Joy Slam
Une jeune artiste disait dans les journaux, il n’y a pas si longtemps : « Je ne vais pas quitter la Belgique, je vais la fuir ». Elle expliquait pourquoi dans une carte blanche pleine de force et de sincérité, comme ce qui se dégage de la jeune femme quand on la rencontre. Cette femme n’est autre que Joy Slam, une chanteuse bruxelloise. Le regard et le pas sûrs, elle vous les plante comme ses paroles, juste là.

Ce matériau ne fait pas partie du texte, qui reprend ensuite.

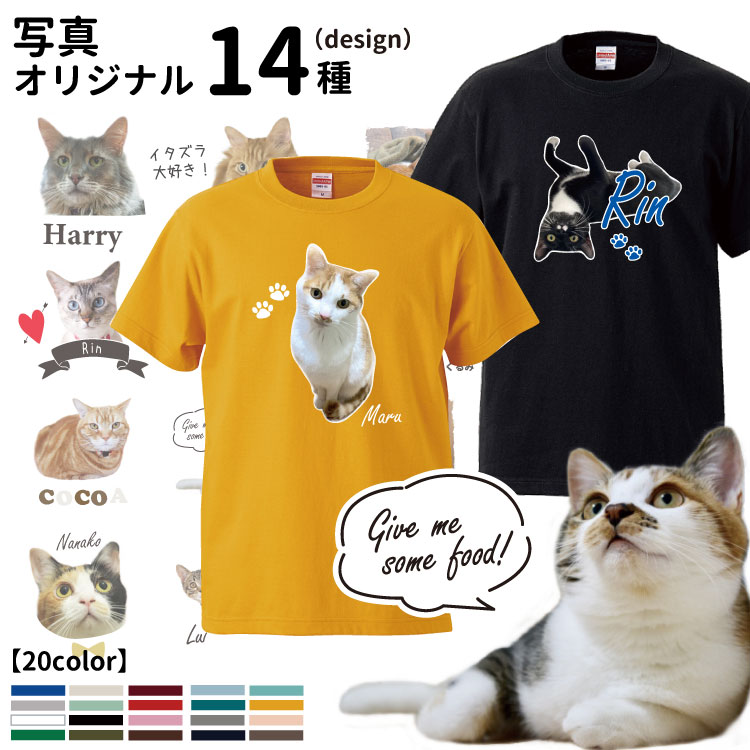 楽天市場】Tシャツ ポートわんこ （犬 雑貨 グッズ CAB5001大型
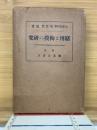 賭博と掏摸の研究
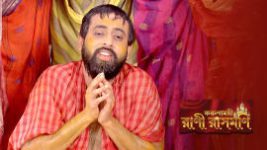 Rani Rashmoni S01E1171 11th January 2021 Full Episode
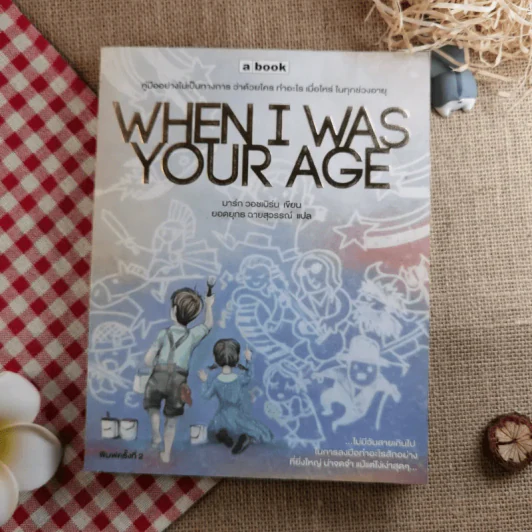 When I Was Your Age - มาร์ก วอชเบิร์น รูปที่ 1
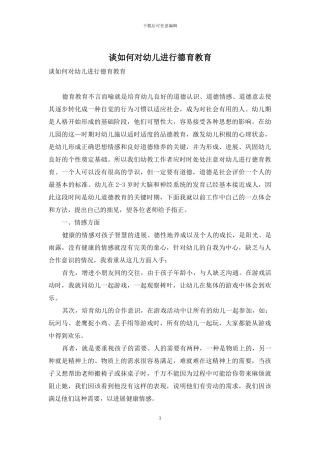 谈如何对幼儿进行德育教育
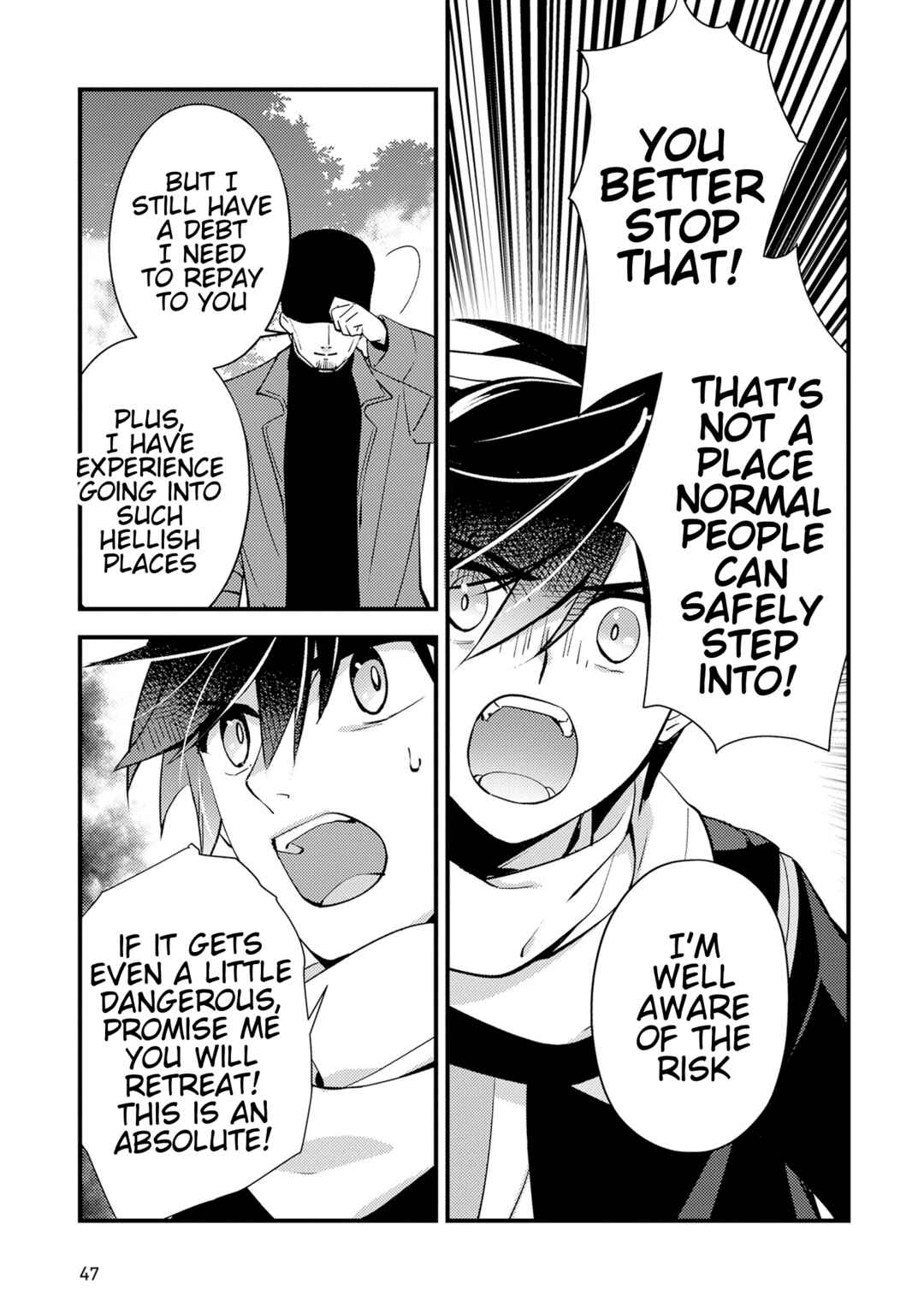 Tama Torarechatta Yooooo Chapter 7 - Page 9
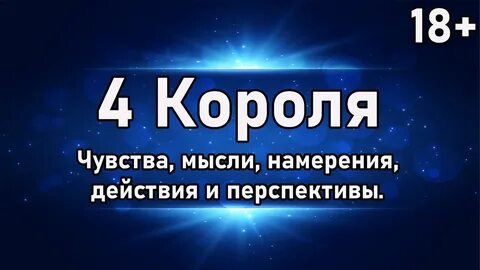 Мысль намерение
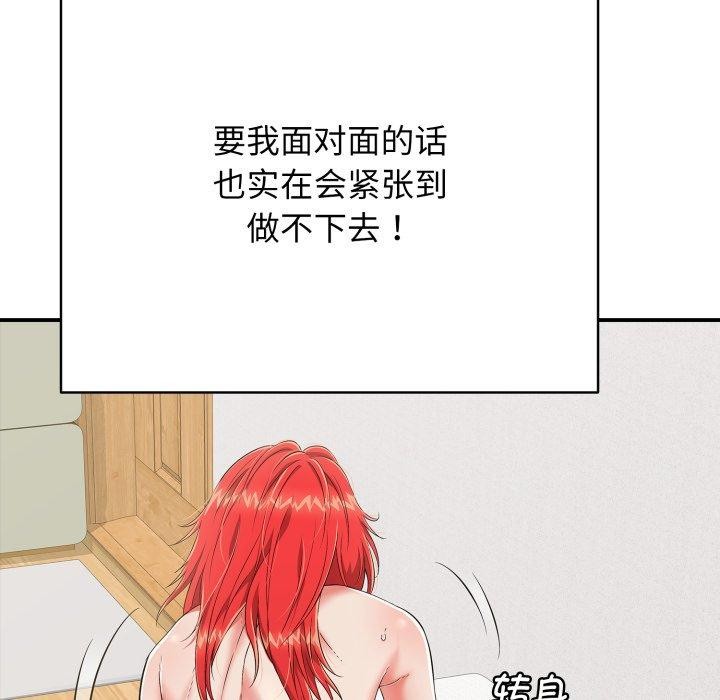 再爱我一次第15話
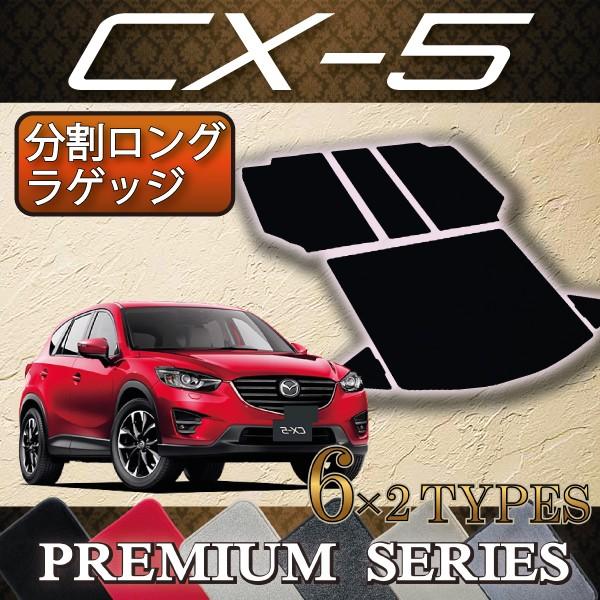 }c_ CX-5 KEn O QbW}bg (v~A)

Si j’ai voulu écrire sur Joy, c’est pour rendre à nos artistes ce qu’ils nous offrent. La Belgique grouille de talents que l’on peut découvrir sur d’humbles scènes, à Bruxelles ou ailleurs. Ce n’est pas un secret, « la vie d’artiste », cette bohème que l’on peut fantasmer, n’est pas une sinécure. C’est un choix parfois difficile à assumer et, souvent, certains renoncent par manque d’opportunités, de soutien, de financements ou par épuisement, surtout administratif. C’est ce dont parle Joy dans sa carte blanche. En la lisant, je me suis dit que Bruxelles ne serait pas vraiment Bruxelles sans l’offre culturelle portée par ses talents. Quand un artiste renonce, c’est ma ville qui s’éteint un peu plus.
J’ai rencontré Joy à une scène ouverte qu’elle animait avec le collectif Slameke. C’est l’occasion de partager avec une salle bienveillante des textes, drôles, poignants, doux, engagés, rêveurs parfois hermétiques. La formule est simple : un texte, un verre offert. Se succèdent alors sur scène les amoureux des mots, confirmés ou s’essayant pour la première fois à l’exercice.
De son album, l’Art de la joie , une chanson s’est accrochée à ma cervelle : « June ». « June » est une chanson engagée qui rend hommage aux femmes à travers le temps et l’espace. Ce que j’aime, c’est le ton, un phrasé cadencé qui claque comme le terme slam lui-même. La mélodie qui jaillit des racines africaines de Joy projette des couleurs vives dans nos oreilles comme une toile de Basquiat. C’est entraînant, enivrant, et aussi endiablé que les sorcières dont elle parle. C’est le corps entier qui chante cet hommage à toutes les femmes. Le texte est sans concession, il est aussi personnel qu’universel, mitraillé comme des percussions.
Cette chanson a l’insolence urbaine d’une Bruxelles fauve et la volupté éclatante des terres qui ont avalé le soleil. C’est une ronde, une communion, une fête au nom de l’égalité.